• _Source text_:
***

These are a series of sound sculptures and sound installations that I worked on in the years 1995-97.

Double Diamond Hitch Bridles, horsehair, yokes, bells and chimes. The Title Piece of my Senior Fellowship Exhibition at Dartmouth College. Using the domestication of animals as a metaphor for the control over women’s bodies and identities, this project was a reflection on re-sounding the body, and breaking down patriarchal structures.

Rooted Long String Installation. Root, animal hair, harpsichord wires, contact mics, speakers.

When you touch the root-body, it vibrates and resonates the room.

The Stringalope A tree branch, violin parts, horsehair, guitar strings, contact mics, bow.

A body-instrument: A hybrid of a tree branch with classical musical instruments and electronic contact mics. During the show, classical cellists would try to perform pieces that were performable and entirely unperformable.

***

• _Material supplied_:

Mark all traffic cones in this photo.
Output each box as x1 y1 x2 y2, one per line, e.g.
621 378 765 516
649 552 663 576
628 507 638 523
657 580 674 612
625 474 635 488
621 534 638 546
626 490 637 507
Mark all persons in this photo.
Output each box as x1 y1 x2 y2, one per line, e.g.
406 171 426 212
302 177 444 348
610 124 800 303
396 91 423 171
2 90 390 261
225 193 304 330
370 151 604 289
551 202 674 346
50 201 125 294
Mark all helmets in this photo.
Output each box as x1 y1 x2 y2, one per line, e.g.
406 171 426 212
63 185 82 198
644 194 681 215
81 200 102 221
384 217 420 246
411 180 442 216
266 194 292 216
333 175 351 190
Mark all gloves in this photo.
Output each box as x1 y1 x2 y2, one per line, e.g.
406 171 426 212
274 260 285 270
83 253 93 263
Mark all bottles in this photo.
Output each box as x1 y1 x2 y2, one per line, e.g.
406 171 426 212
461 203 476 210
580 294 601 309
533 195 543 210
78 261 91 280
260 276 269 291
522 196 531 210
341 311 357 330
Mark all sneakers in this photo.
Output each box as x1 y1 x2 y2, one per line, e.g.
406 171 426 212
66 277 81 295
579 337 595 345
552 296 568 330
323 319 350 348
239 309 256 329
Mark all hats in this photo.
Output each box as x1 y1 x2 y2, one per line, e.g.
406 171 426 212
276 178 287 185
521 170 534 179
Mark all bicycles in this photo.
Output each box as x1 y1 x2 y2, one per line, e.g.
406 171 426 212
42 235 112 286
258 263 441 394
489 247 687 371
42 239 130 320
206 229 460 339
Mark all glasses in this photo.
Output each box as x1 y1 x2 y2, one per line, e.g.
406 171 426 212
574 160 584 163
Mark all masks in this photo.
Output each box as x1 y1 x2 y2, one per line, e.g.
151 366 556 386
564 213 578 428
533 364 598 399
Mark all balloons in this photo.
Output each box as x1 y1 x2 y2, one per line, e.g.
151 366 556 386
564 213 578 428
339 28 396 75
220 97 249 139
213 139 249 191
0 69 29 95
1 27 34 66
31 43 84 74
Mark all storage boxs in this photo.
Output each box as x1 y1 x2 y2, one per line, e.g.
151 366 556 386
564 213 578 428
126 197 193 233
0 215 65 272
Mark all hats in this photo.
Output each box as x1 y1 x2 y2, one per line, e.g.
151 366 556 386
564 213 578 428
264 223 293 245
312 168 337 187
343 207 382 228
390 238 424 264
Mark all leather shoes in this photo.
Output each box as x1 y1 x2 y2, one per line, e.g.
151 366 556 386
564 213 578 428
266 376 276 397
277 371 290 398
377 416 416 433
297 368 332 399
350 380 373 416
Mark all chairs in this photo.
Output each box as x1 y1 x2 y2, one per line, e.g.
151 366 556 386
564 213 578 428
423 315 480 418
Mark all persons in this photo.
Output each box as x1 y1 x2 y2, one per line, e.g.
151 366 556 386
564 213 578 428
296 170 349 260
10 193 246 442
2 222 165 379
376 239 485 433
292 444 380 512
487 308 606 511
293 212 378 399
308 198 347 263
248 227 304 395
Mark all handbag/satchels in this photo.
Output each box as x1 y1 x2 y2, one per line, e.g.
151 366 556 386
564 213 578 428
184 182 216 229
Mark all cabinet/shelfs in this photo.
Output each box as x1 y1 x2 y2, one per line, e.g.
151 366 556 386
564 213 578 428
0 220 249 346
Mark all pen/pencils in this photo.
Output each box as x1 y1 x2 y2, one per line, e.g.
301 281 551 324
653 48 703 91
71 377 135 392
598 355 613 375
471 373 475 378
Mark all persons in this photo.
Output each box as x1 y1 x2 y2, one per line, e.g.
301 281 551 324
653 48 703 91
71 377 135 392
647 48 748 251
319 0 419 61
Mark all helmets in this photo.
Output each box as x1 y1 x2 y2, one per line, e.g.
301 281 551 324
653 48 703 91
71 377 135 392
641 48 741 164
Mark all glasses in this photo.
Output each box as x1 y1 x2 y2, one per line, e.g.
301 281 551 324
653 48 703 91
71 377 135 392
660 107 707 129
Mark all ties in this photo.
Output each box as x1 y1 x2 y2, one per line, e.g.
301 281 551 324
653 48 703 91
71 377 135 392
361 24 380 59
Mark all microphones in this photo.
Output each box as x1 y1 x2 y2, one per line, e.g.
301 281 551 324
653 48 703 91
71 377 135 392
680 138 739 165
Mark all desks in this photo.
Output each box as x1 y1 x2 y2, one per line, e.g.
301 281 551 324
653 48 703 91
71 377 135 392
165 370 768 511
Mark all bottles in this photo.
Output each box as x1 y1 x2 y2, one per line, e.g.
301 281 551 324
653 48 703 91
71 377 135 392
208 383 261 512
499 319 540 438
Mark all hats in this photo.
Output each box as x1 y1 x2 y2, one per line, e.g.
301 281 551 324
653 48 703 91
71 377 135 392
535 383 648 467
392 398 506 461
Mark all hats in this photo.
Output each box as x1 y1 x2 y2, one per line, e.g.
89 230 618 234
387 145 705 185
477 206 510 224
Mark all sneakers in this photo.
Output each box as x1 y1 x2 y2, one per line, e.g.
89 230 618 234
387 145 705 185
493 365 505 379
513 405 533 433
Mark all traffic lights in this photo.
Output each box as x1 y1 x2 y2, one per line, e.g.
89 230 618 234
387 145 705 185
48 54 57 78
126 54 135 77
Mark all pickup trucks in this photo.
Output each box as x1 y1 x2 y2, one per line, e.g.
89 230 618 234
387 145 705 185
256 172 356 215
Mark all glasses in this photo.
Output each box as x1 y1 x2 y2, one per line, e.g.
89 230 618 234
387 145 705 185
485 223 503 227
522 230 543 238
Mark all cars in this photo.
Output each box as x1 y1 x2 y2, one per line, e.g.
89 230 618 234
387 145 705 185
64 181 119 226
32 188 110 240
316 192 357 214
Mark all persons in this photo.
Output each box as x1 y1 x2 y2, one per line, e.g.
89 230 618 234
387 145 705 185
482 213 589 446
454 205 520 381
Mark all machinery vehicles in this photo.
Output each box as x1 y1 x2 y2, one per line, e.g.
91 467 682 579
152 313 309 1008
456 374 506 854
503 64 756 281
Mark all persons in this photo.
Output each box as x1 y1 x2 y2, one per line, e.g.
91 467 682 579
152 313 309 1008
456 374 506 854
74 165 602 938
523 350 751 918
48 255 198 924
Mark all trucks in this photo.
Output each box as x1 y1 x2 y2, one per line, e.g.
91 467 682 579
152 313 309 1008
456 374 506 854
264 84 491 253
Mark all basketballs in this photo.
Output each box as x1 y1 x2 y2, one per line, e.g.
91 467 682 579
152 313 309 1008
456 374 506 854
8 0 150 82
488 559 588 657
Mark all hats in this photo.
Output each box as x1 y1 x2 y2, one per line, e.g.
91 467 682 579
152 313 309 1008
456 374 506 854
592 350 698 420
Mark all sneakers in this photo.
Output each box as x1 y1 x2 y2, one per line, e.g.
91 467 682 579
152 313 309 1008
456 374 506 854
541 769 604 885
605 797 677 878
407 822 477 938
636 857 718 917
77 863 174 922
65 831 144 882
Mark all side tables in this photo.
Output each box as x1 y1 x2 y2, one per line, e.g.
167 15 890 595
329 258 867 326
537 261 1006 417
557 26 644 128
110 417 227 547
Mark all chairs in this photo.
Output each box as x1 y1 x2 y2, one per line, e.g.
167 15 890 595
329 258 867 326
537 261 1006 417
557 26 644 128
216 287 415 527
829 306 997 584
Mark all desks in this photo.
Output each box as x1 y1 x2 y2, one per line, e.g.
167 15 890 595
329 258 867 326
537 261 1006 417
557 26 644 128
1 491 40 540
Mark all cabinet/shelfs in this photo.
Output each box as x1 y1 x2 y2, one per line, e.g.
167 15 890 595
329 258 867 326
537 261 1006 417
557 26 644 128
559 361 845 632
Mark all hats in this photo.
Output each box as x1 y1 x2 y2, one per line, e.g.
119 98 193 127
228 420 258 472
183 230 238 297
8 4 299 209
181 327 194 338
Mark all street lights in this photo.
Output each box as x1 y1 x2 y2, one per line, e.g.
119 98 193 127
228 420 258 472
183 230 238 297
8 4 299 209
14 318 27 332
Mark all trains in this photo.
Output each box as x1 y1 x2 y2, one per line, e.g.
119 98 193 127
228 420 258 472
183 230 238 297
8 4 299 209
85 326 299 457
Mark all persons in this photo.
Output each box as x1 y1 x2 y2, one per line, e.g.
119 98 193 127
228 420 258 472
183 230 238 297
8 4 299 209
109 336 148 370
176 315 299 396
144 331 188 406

***

• _What to do_:
**A)** In the sound sculpture text, what happens when the root-body is touched?
**B)** Return the passage of the sound sculpture text from "When you touch" up to and including "contact mics, bow.".
The records aren't needed for any of this work.

• _Answer list_:
**A)** It vibrates and resonates the room.

**B)**
When you touch the root-body, it vibrates and resonates the room.

The Stringalope A tree branch, violin parts, horsehair, guitar strings, contact mics, bow.